Practical steps to improve your loan terms:
- Check and improve your credit score at least 90 days before applying — even a 20-point improvement can lower your rate meaningfully
- Save a larger down payment — lenders reward lower loan-to-value ratios with better rates and reduced fees
- Compare at least three lenders — rates and terms vary significantly across chattel, RV, and personal loan products
- Confirm RVIA certification before assuming RV financing is available — missing certification eliminates an entire loan category
- Get pre-qualified before shopping — knowing your budget prevents you from falling in love with a unit you cannot finance
- Ask about prepayment penalties — some chattel lenders charge fees for early payoff, which limits your flexibility
Buyers exploring compact housing broadly will find that loan strategies for park models share significant overlap with other small-footprint options — the tiny home financing section of our guide covers how lenders approach the full spectrum of alternative housing products.
Conclusion
Park model financing options span personal loans, chattel loans, RV loans, and land-home packages — each suited to different buyer profiles, unit classifications, and placement scenarios. Understanding how your unit is classified before you apply is the single most important step in matching yourself to the right loan product.
Lenders, rates, and eligibility requirements vary widely across this space, and buyers who prepare their credit, savings, and documentation in advance consistently secure better terms. The total cost of ownership extends well beyond the purchase price, making early budget planning essential.
At Mr. Local Services, we support park model owners with the maintenance, repair, and improvement services that protect their investment long after the financing is settled — contact us today to connect with skilled professionals who understand compact home care.
Frequently Asked Questions
Can I get a mortgage for a park model home?
Standard mortgages are rarely available for park model homes because most units are classified as personal property rather than real property. FHA Title I loans and land-home package financing are the closest alternatives for buyers seeking mortgage-like terms.

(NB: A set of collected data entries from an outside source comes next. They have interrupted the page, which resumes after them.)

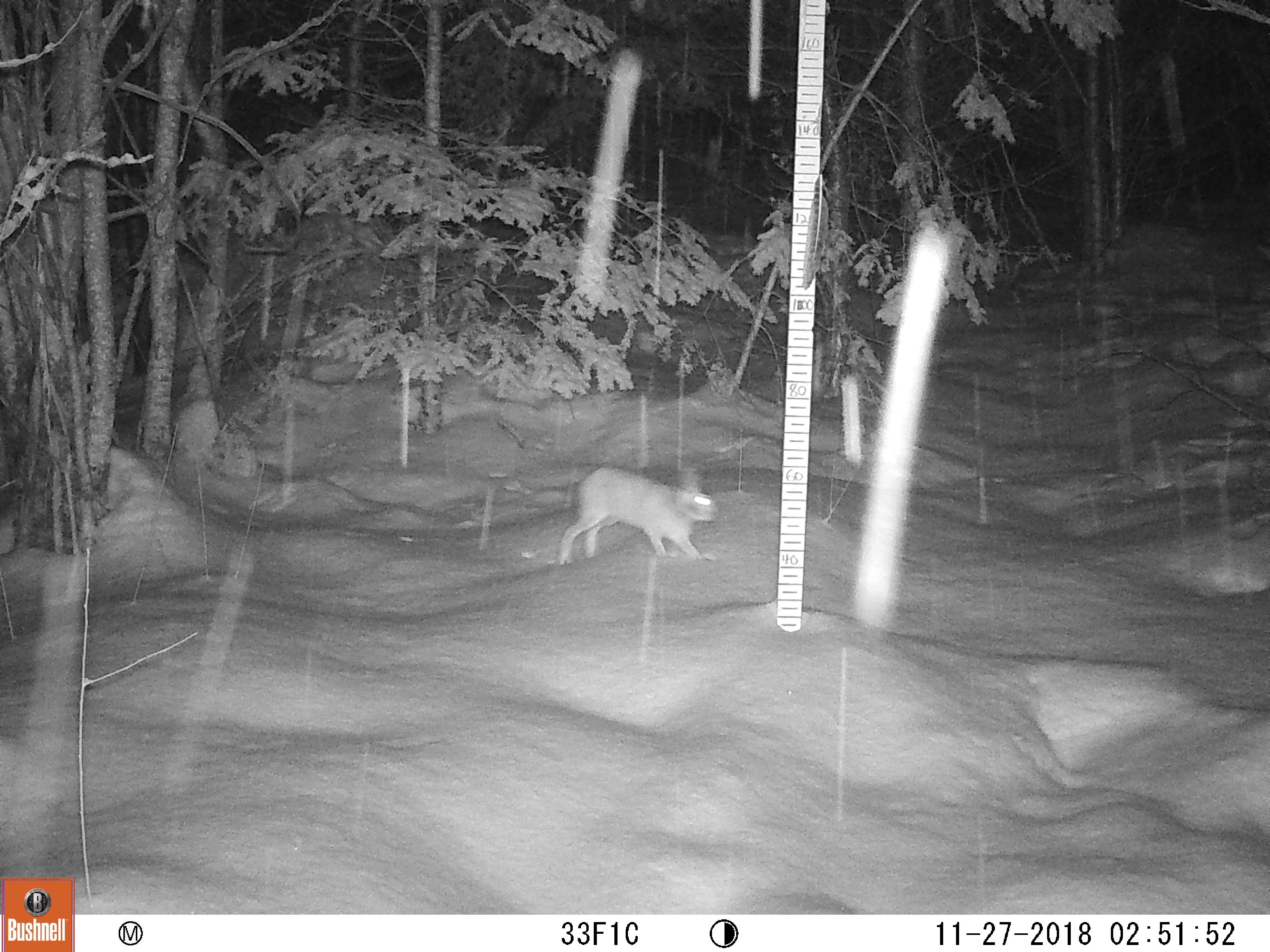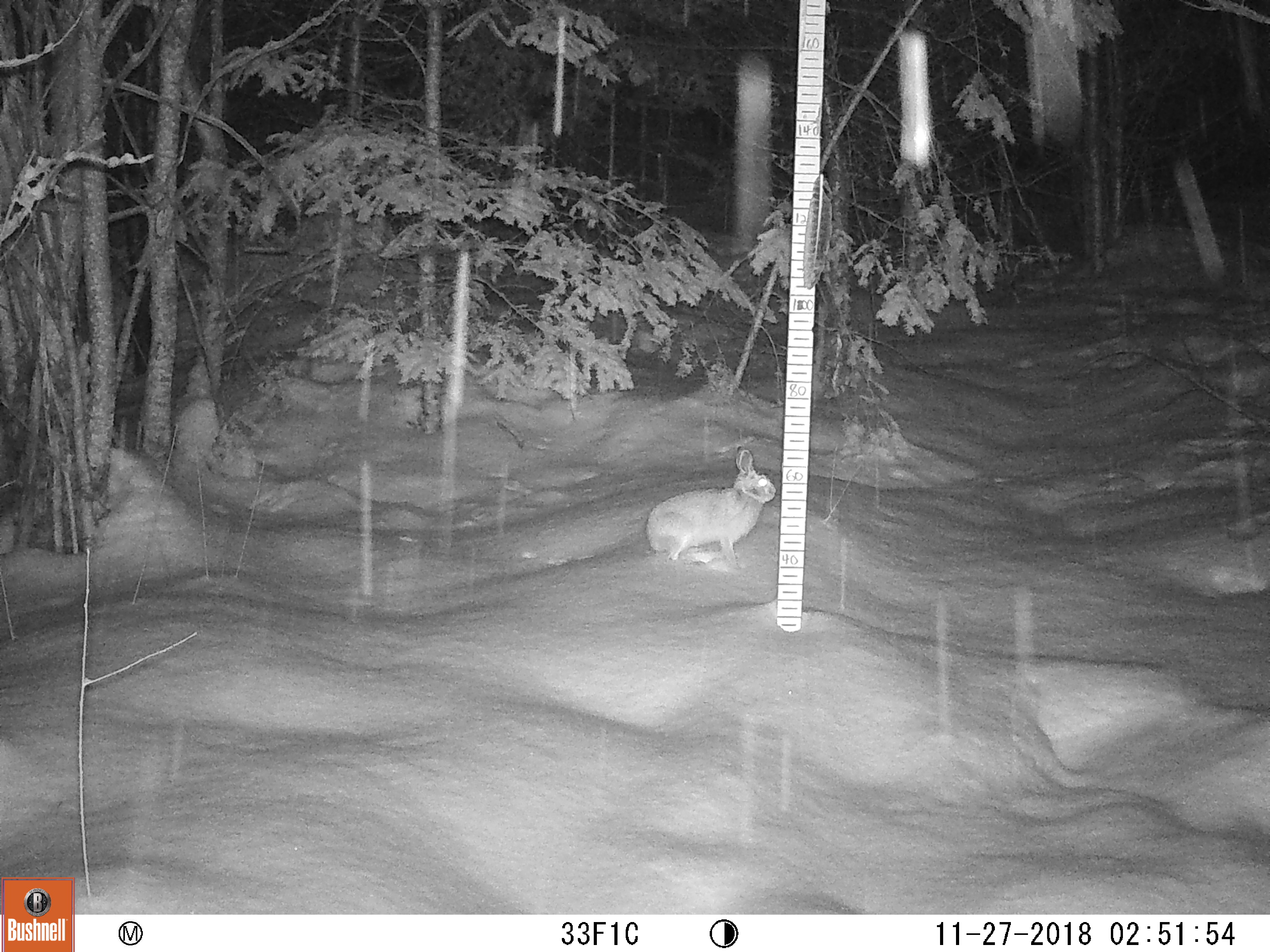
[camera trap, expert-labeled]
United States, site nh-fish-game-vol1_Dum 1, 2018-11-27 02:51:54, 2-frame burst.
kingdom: Animalia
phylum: Chordata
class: Mammalia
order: Lagomorpha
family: Leporidae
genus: Lepus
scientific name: Lepus americanus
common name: snowshoe hare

What credit score do I need for park model financing?
Most chattel and RV lenders require a minimum credit score of 620 to 660 for standard approval. Borrowers with scores above 700 typically qualify for the most competitive interest rates and loan terms available in this market.
How much down payment is required for a park model?
Down payment requirements typically range from 5% to 20% depending on the loan type. RV loans often require 10% to 20% down, while some chattel lenders accept as little as 5% for well-qualified borrowers with strong credit profiles.
Are park model homes considered real property?
Most park model homes are not classified as real property because they are built on a chassis rather than a permanent foundation. This classification determines which loan products are available and whether standard mortgage financing applies to your purchase.
Can I finance a park model home on rented land?
Yes, chattel loans and RV loans are available for park models placed on rented land. These products use the unit itself as collateral rather than the land, making them the most common financing solution for buyers in RV parks and campgrounds.
What is the typical loan term for a park model?
Loan terms vary by product. Chattel loans typically range from 15 to 25 years. RV loans generally run 10 to 20 years. Personal loans are shorter, usually 2 to 7 years. Longer terms lower monthly payments but increase total interest paid over the life of the loan.
Do park model homes qualify for FHA loans?
Some park model homes may qualify for FHA Title I manufactured housing loans if they meet specific size, construction, and placement requirements. Standard FHA mortgage programs do not apply. Buyers should confirm eligibility directly with an FHA-approved lender before assuming qualification.